The immense shark breached the waters. Its body rose completely free from the waves to rise into the air. The tip of its tail was no more than the height of a man above the liquid surface, but the creature was by itself the length of a wagon train and needed no more height to reach up to the top of the sea stack. This motion was stunningly swift, so much so that the wizard did not even have the time to scream. Huge jaws opened impossibly wide till they seemed to burst free of the mouth, then snapped closed once. The reinforced, stony flesh of the wizard, proof against arrows and warded against blades, offered no resistance to those shearing teeth. He was snapped cleanly in half. Ruined remnants of distorted tissue fell to the water in a spray of green and red ruin.
Unlike a living animal, when the shade dropped back to the waters it made no splash, but it retained solidity. It this way it offered a second means of salvation. I was able to grasp the vast dorsal fin, itself longer than I was tall, and let the construct pull me easily and swiftly over the distance to the trader’s ship. Lady Indili collapsed to the deck after the sailors pulled me aboard, a state I soon matched. Thereafter we sailed away to the west, leaving the remnants of the Obsidian Order behind.

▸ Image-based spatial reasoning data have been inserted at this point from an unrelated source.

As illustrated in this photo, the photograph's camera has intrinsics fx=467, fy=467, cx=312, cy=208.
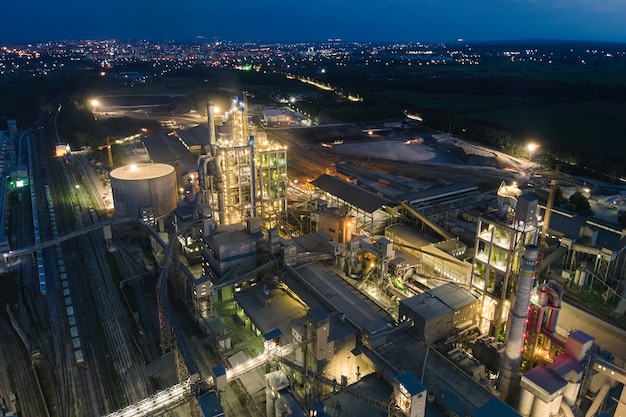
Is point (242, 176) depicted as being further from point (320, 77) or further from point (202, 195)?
point (320, 77)

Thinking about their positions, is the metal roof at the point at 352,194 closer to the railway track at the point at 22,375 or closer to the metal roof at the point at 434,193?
the metal roof at the point at 434,193

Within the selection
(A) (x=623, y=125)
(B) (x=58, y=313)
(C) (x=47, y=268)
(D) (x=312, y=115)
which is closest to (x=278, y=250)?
(B) (x=58, y=313)

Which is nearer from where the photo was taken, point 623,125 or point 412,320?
point 412,320

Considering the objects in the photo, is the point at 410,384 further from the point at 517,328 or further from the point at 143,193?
the point at 143,193

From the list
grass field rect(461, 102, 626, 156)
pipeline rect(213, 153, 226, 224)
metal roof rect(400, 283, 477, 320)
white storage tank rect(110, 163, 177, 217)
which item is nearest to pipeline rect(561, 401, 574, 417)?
metal roof rect(400, 283, 477, 320)

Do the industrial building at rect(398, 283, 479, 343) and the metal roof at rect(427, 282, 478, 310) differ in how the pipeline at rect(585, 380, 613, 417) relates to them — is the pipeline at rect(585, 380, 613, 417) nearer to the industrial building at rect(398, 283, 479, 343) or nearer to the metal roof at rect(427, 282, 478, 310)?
the industrial building at rect(398, 283, 479, 343)

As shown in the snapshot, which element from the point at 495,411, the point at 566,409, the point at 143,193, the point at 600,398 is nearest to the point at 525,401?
the point at 566,409

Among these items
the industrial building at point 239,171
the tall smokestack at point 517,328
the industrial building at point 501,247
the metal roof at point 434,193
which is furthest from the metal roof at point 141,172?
the tall smokestack at point 517,328
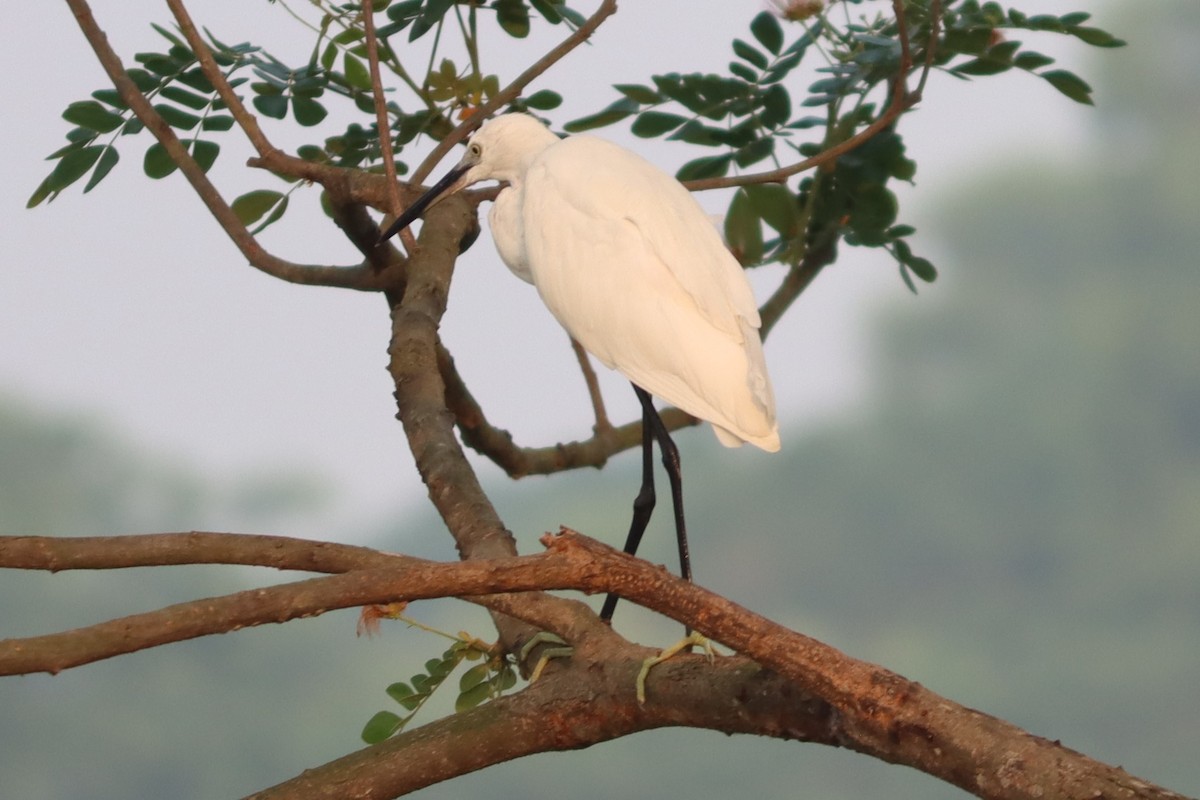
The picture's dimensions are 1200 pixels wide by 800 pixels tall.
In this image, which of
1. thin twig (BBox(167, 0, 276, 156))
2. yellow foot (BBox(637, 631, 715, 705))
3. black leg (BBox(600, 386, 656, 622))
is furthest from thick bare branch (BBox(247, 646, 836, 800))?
thin twig (BBox(167, 0, 276, 156))

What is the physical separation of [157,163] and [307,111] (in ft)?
0.60

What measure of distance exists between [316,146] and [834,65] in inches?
26.1

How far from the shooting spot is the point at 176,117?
1627 mm

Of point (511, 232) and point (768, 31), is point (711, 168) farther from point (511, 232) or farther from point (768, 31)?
point (511, 232)

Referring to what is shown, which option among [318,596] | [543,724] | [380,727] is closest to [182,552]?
[318,596]

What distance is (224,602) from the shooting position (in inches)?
33.8

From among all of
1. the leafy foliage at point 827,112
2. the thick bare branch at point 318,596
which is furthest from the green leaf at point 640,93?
the thick bare branch at point 318,596

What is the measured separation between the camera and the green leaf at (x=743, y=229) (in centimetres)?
197

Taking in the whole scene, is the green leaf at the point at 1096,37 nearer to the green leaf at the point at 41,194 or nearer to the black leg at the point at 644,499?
the black leg at the point at 644,499

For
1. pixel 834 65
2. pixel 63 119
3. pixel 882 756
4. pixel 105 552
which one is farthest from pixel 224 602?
pixel 834 65

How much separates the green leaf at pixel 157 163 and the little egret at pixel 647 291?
16.6 inches

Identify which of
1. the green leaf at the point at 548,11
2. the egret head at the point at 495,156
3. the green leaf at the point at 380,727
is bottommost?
the green leaf at the point at 380,727

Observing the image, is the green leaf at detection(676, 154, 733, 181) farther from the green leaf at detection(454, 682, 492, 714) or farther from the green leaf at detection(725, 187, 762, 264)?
the green leaf at detection(454, 682, 492, 714)

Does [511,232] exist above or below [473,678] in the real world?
above
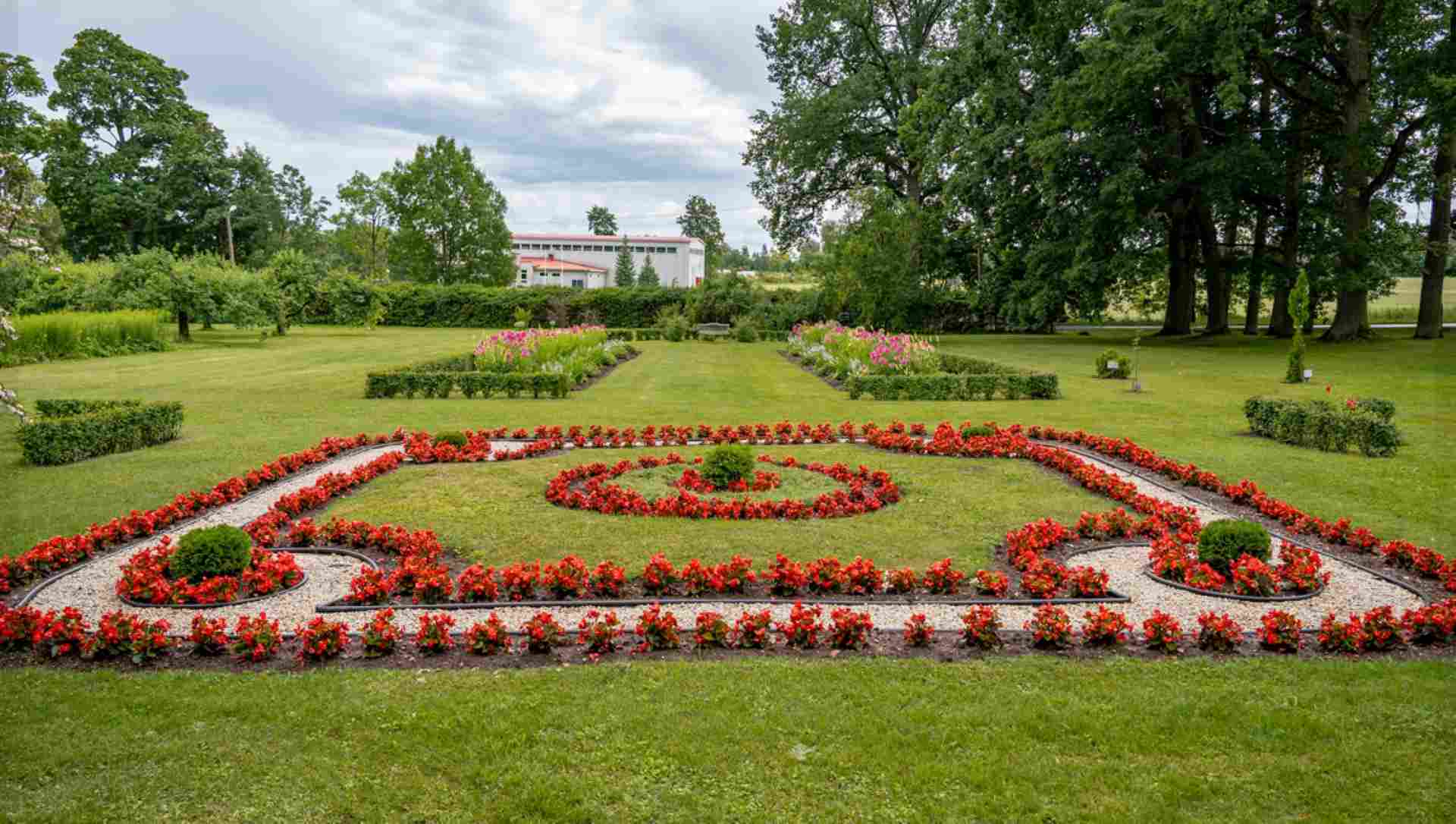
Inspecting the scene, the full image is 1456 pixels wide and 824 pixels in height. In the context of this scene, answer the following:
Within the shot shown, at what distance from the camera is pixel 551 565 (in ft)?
21.2

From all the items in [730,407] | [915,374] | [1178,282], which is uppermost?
[1178,282]

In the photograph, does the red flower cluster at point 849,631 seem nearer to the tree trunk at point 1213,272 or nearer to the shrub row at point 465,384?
the shrub row at point 465,384

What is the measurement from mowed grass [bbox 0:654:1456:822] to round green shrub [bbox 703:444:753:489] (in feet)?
14.4

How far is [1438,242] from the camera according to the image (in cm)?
2783

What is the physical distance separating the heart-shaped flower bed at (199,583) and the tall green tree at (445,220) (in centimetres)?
5297

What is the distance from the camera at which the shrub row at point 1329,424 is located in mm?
11227

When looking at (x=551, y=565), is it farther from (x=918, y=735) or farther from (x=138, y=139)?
(x=138, y=139)

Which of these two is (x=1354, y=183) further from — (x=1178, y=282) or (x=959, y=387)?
(x=959, y=387)

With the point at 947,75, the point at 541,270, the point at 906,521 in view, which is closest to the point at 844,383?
the point at 906,521

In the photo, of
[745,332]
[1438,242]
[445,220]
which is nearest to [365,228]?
[445,220]

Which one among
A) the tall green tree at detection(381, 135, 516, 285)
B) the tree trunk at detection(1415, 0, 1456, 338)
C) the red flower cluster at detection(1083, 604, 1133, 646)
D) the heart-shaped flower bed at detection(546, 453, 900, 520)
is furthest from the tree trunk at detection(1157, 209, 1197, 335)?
the tall green tree at detection(381, 135, 516, 285)

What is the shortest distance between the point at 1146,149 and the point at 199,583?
30332mm

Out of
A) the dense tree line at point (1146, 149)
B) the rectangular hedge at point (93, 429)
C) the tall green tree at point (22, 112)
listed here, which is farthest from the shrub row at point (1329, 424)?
the tall green tree at point (22, 112)

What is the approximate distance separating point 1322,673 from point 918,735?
2424 millimetres
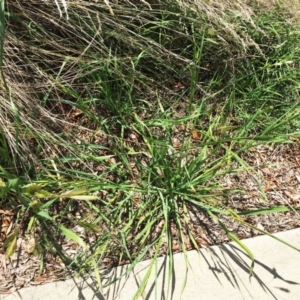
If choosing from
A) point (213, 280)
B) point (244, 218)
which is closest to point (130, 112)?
point (244, 218)

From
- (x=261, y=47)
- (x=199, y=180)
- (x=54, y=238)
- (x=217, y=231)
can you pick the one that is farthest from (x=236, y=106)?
(x=54, y=238)

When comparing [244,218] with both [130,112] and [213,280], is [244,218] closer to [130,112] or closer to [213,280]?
[213,280]

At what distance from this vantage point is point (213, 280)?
1978 millimetres

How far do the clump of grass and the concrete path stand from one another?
87 mm

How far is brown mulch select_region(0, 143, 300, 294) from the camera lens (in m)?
1.89

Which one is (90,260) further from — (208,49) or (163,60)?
(208,49)

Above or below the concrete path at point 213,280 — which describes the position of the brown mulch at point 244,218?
above

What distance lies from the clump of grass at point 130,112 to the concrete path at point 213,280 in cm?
9

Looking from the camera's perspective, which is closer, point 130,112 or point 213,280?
point 213,280

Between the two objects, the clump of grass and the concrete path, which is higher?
the clump of grass

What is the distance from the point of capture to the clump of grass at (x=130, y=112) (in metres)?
1.94

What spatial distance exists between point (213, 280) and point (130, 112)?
2.95ft

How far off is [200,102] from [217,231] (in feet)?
2.25

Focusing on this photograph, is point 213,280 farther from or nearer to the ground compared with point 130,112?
nearer to the ground
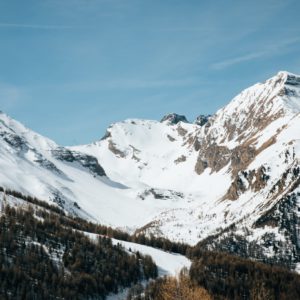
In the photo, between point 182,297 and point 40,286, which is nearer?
point 182,297

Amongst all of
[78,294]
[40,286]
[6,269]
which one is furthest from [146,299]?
[6,269]

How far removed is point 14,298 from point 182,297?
71.1 m

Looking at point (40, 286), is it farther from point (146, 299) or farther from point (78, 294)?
point (146, 299)

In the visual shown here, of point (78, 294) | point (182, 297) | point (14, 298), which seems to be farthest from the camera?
point (78, 294)

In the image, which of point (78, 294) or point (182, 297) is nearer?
point (182, 297)

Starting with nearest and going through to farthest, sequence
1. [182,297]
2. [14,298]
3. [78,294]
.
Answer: [182,297] < [14,298] < [78,294]

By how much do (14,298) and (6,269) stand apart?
44.7 feet

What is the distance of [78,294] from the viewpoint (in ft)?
650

It was later reported that the Rutar hunted down and slew the Pustulant Jade’s followers to the last. In this way, the southern branch of the Obsidian Order was extinguished. Though all estimates regarding such matters are crude and speculative, it can be stated with some certainty that the Dragon Expedition, and especially the Lady Indili, dealt a crushing blow to the strength of wizards in Shdustu, clearing the region of such cruel and dangerous mystics for a generation. Though the price was high, this may be counted an unmitigated good, one that would have justified the dispatch of the expedition even if it had accomplished nothing else at all. Among the Bahab and Rutar especially, the Sanid Empire acquired a glorious reputation as valiant enemies of all wizards, and much respect followed from this. Sairn merchants reported greater success in trading with those peoples for many years, and increased safety along the minor trade routes throughout Shdustu as the danger of predation by wizards was severely reduced. There were also implications for the Chapter House. Lady Indili’s actions won considerable goodwill among the people towards sorcery. Recruitment increased considerably, and the strength of sorcery in the region grew measurably.
In opposition to this, I must admit that though the wizards were destroyed, the actions attendant to that destruction unleashed great chaos and inflicted considerable suffering. Shdustu remains a land where dark forces remain, lying in wait, and pulling them into the open demands a severe price paid in blood. The question, doomed to remain unanswered, is how much of this was inevitable, with the dragon merely as the trigger, and how much was determined by human choices. I cannot know, and I am sure I will never grasp the truth until the time comes to face the Lord of Death’s judgment.